|
RECENT AOL PROBLEMS |
||
| The following was forwarded to AOL in a request for feedback following my dealings with AOL Customer Service in the matter referred to below. This email was never acknowledged by AOL. | ||
|
To Whom It May Concern:
2/8/2003 My wife and I have been
subscribers to AOL for several years, always using our account in a wholesome
manner. Suddenly our account is
suspended because you have deemed us porn spammers. It is apparent to me that there was no
compromise of our login credentials that caused hundreds of tawdry emails
promising “Meet girls in your area for sex tonight” to be sent to
annoy still more of your subscribers. Apparently
it is not a difficult task for the true spammers to infiltrate your software to
“spoof” a user name and create embarrassing havoc for the innocent.

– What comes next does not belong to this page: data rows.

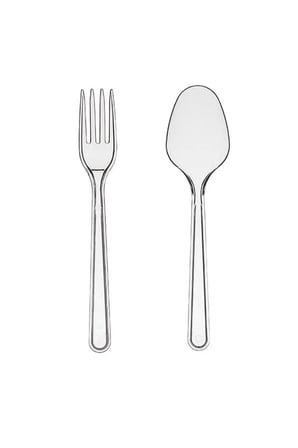 Omeyva 23 Cm. Şeffaf Plastik Sorfa Piknik Seti - 24 Kişilik Tabak Bardak Çatal Kaşık Takımı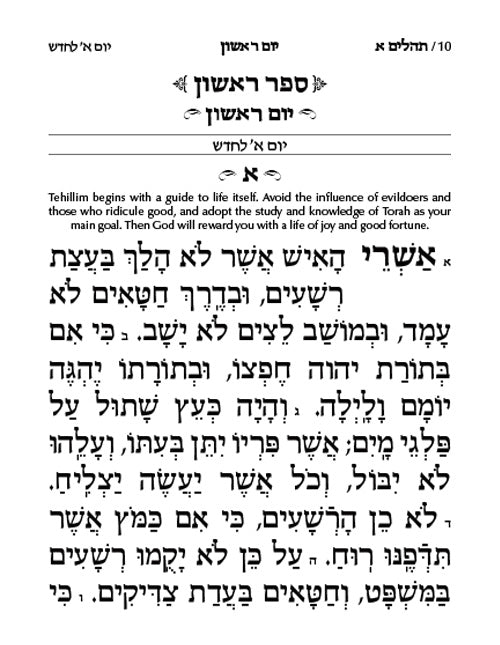 Signature Leather Heb Only, Large Type Tehillim with English Introductions - Charcoal (Black Charcoal)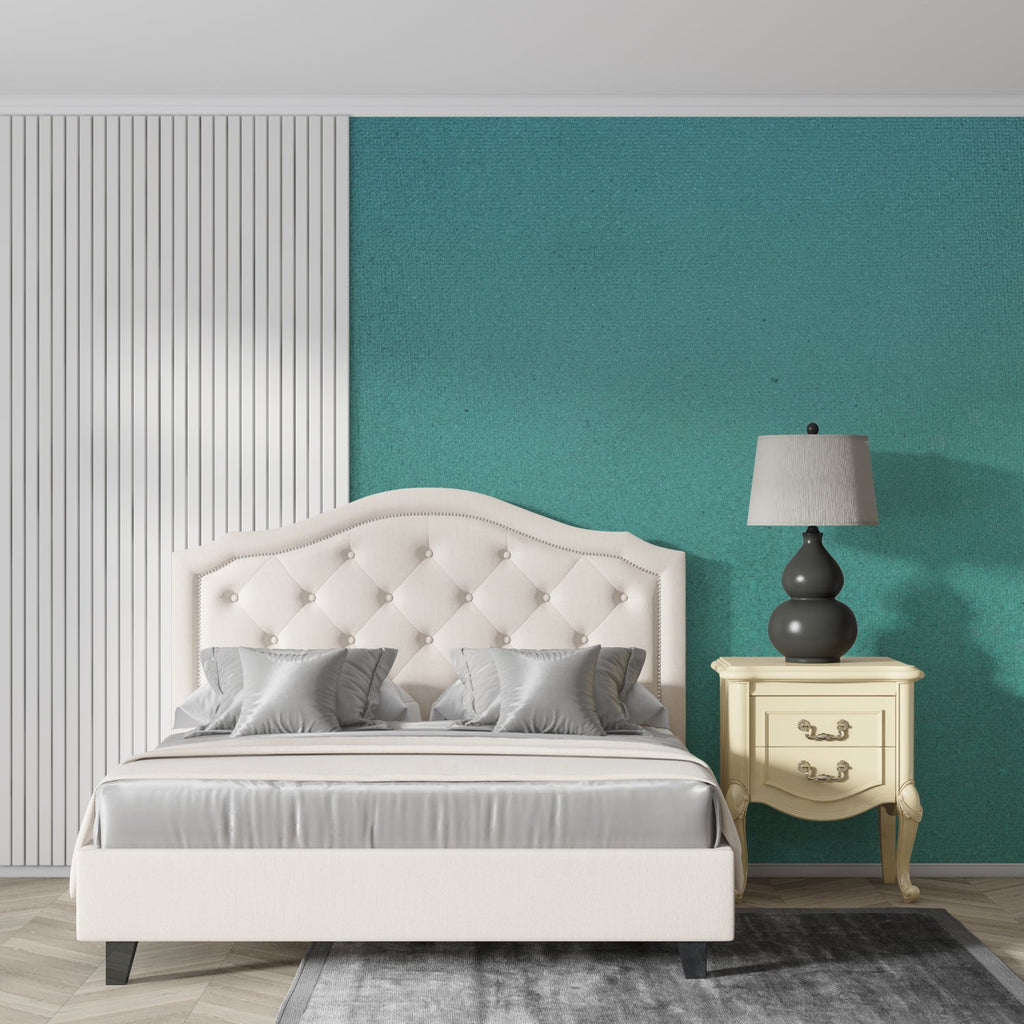 Modern teal wall design adds sophistication to dining room space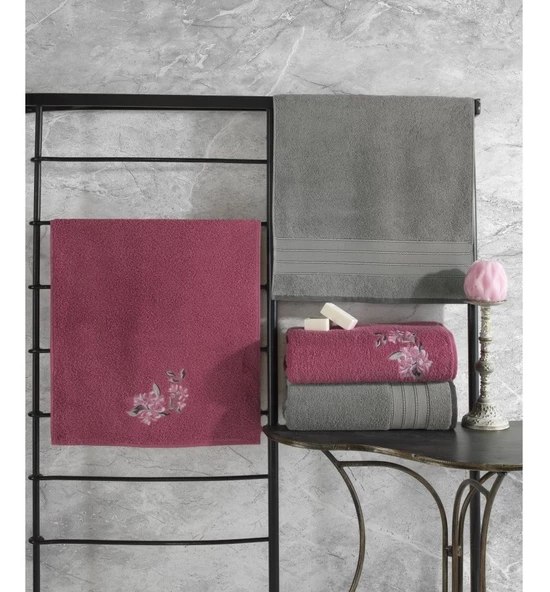 Cotton Box Colorful 4 Parça Hamam Havlu Seti-Gri K.Pembe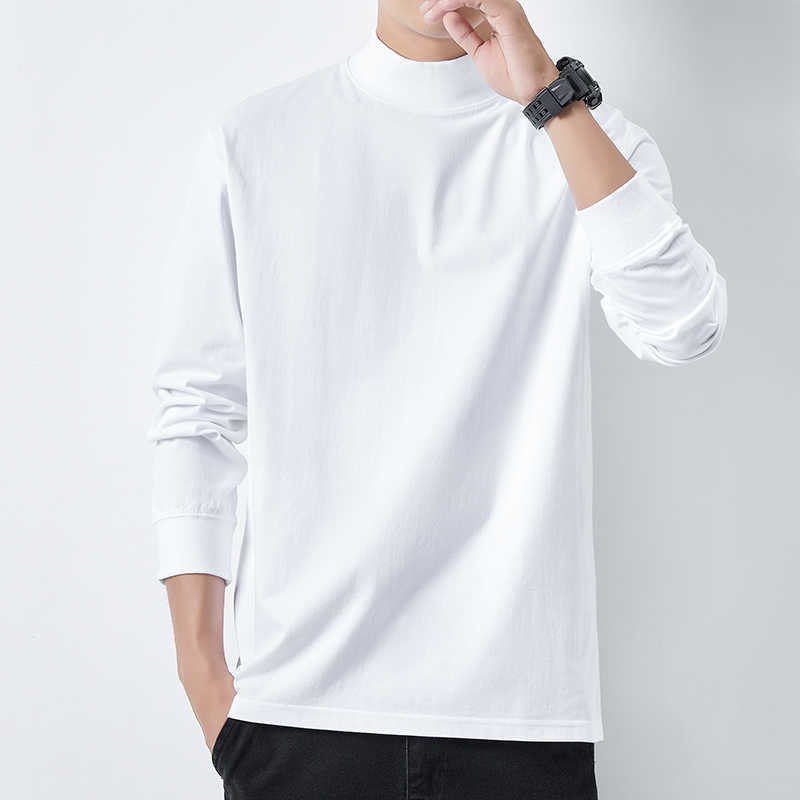 봄철 남성용 하이넥 긴팔 티셔츠, 솔리드 컬러, 골지 소매, 라지 사이즈, 솔리드 컬러, 루즈핏, 커플 상의, 이너웨어, 베이스 레이어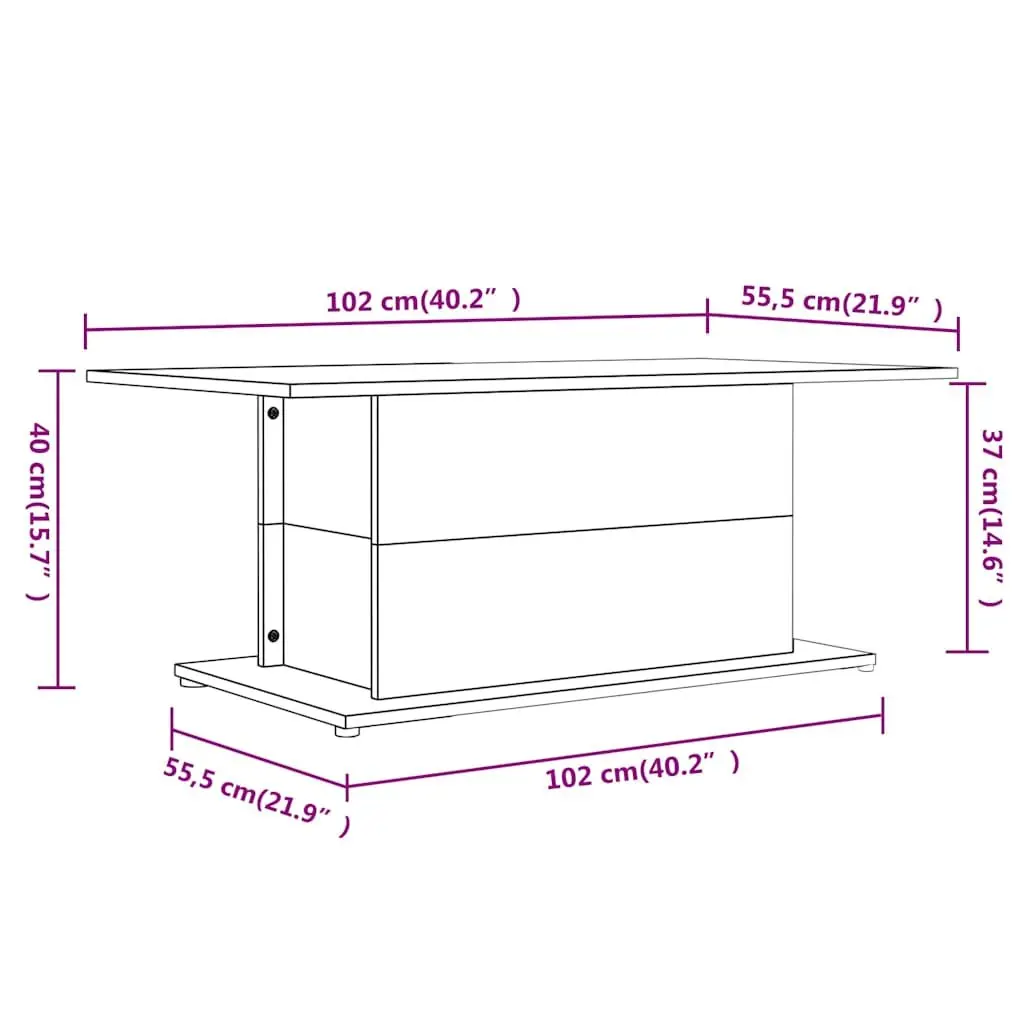Coffee Table Brown Oak Living Room Accent End Table Engineered Wood Furniture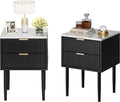2 Black Marble Nightstands Gold Handles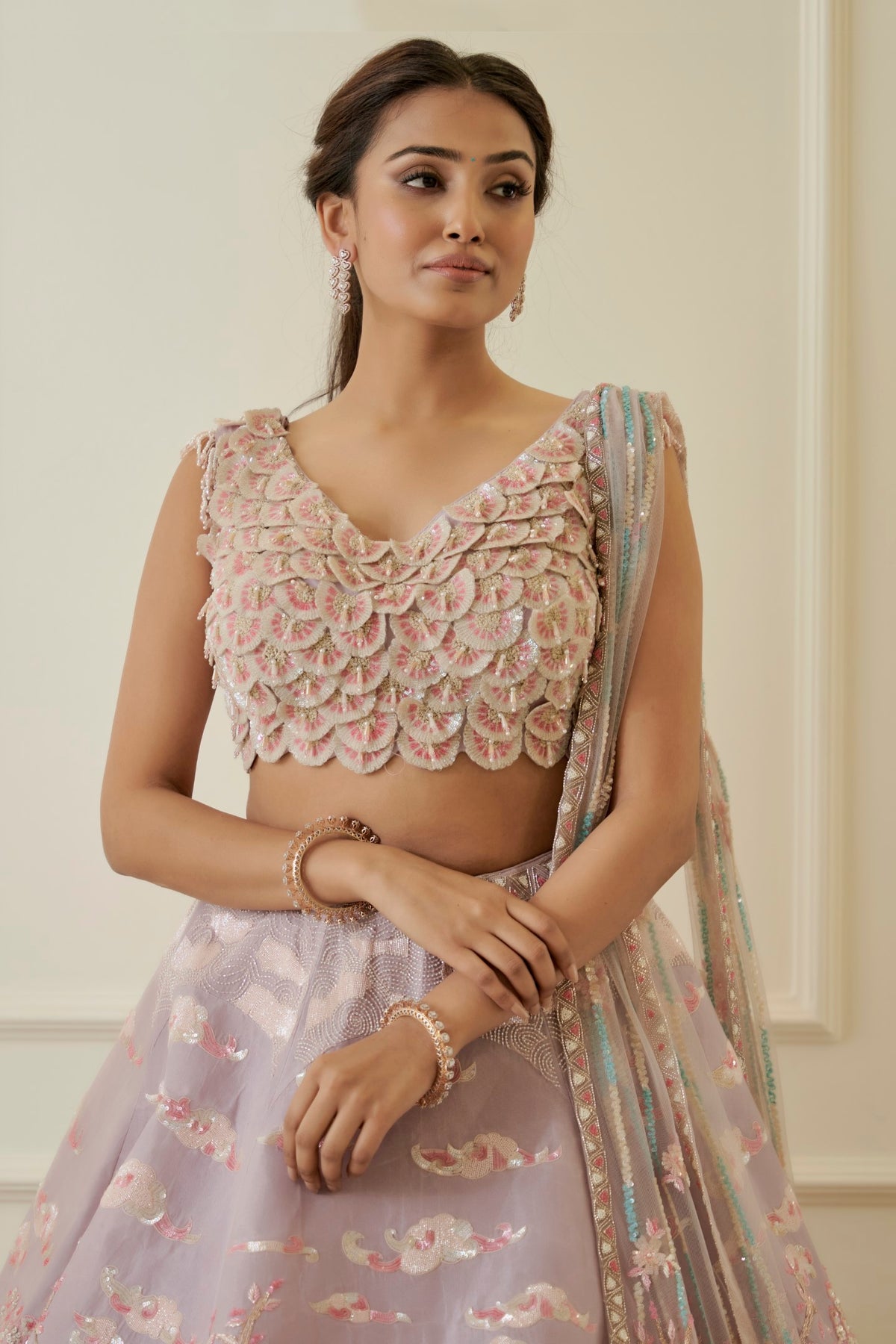 Lilac Organza Lehenga Set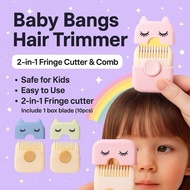 Baby & Kid Hair Bangs Trimmer | 2-in-1 Fringe Cutter & Comb | Safe, Lightweight, Portable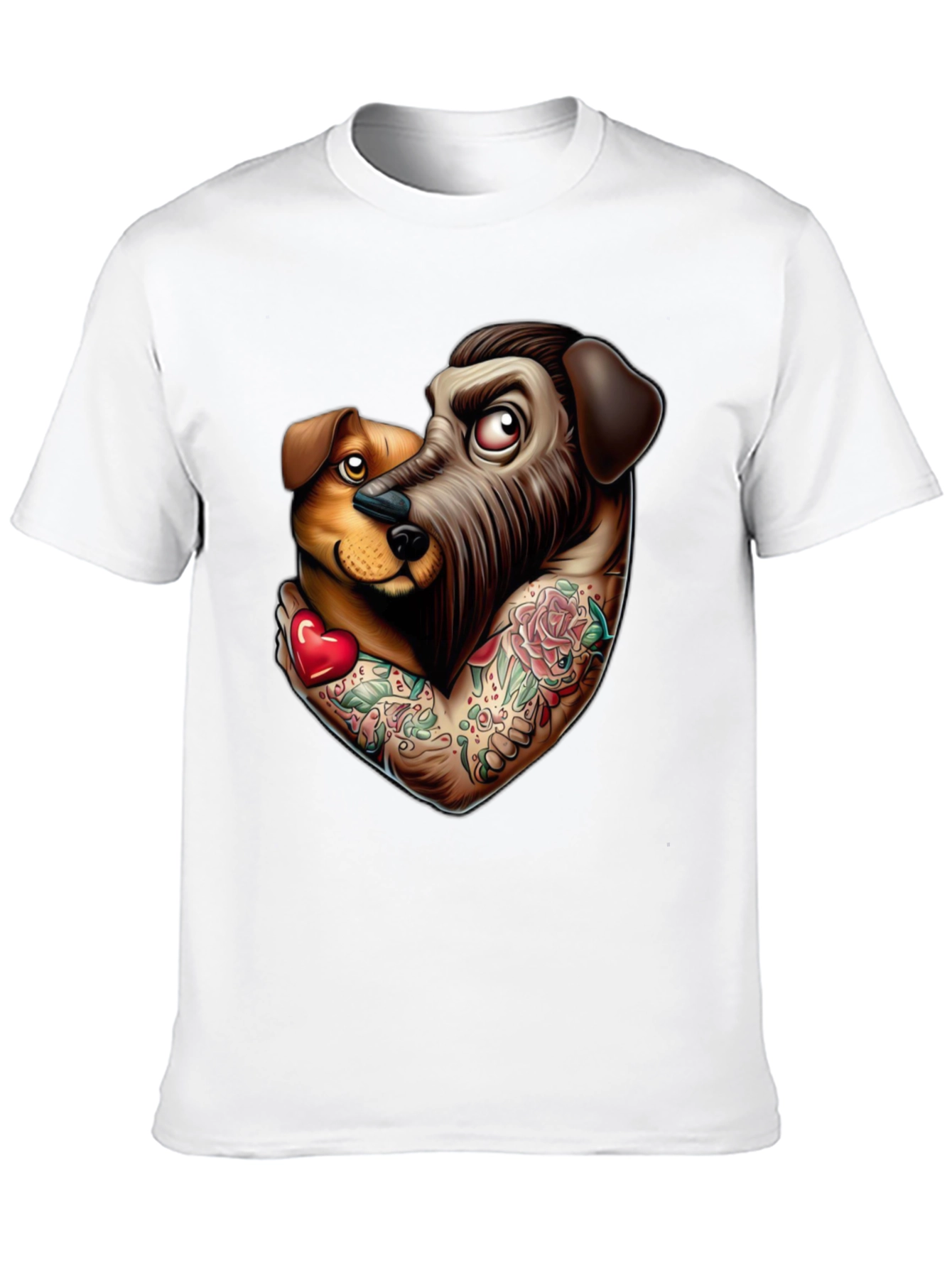 Dog Lover Tattoo Style Graphic Tee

This
lapse is unacceptable when your proprietary programming control the interface
and what goes in and out. Certainly
AOL should be investing sufficient programming resources to make your
application as bulletproof as possible. Why do you quickly suspend the account of a longtime
subscriber over a single incident which should have aroused an investigation
into the circumstances rather than an automatic suspension? It just took a simple ‘whois’ search
to determine that these offensive emails emanated from the domain www.sex2go.com
which is registered to: 10800 Biscayne Blvd. (305) 981 4847 Why are you not taking issue
with this company, a well-known spammer according to this Sunday’s New York
Times Magazine? Why is my mailbox inundated with the same obvious scam email and
truly offensive porno spam over and over? Are
all those offending accounts suspended or do those too appear as emanating from
innocent users like ourselves? Why,
in order to resolve this situation, did I have to spend an hour holding on the
phone only to be connected to a shoddy voice over I/P line half a world away? Please try to imagine the shock to a longtime customer who first finds themselves locked out of AOL and told to call the “America Online Community Action Team” and after an hour of holding to be told that I “must have sent something to someone that offended them”. How dare you allow our account which is used for professional correspondence to be hijacked at will by Internet spammers. Especially when I can be certain that this AOL account has never been used to access “questionable” Internet sites. This episode exposes just one
more area where AOL’s onetime professionalism has eroded recently. Over the past couple of years, I have
witnessed AOL tech support and customer service continually diminish and fall
far short of my expectations. At one
time, when I would call Tech Support, I always got a competent and helpful
techie who invariably got the problem resolved, even if it involved talking the
user through Windows Registry fixes. Now
we get what sound like canned answers to any question and if you approach a
subject like the Windows Registry, you are told that the fix is “much too
complicated to explain”. Though AOL must take in at
least 400 million dollars monthly in subscriber revenue alone, I can’t help
but wonder if AOL’s assets aren’t being plundered in some yet to be
uncovered scandal. Given my experiences of late, it is quite unlikely that we will continue to be AOL subscribers for long.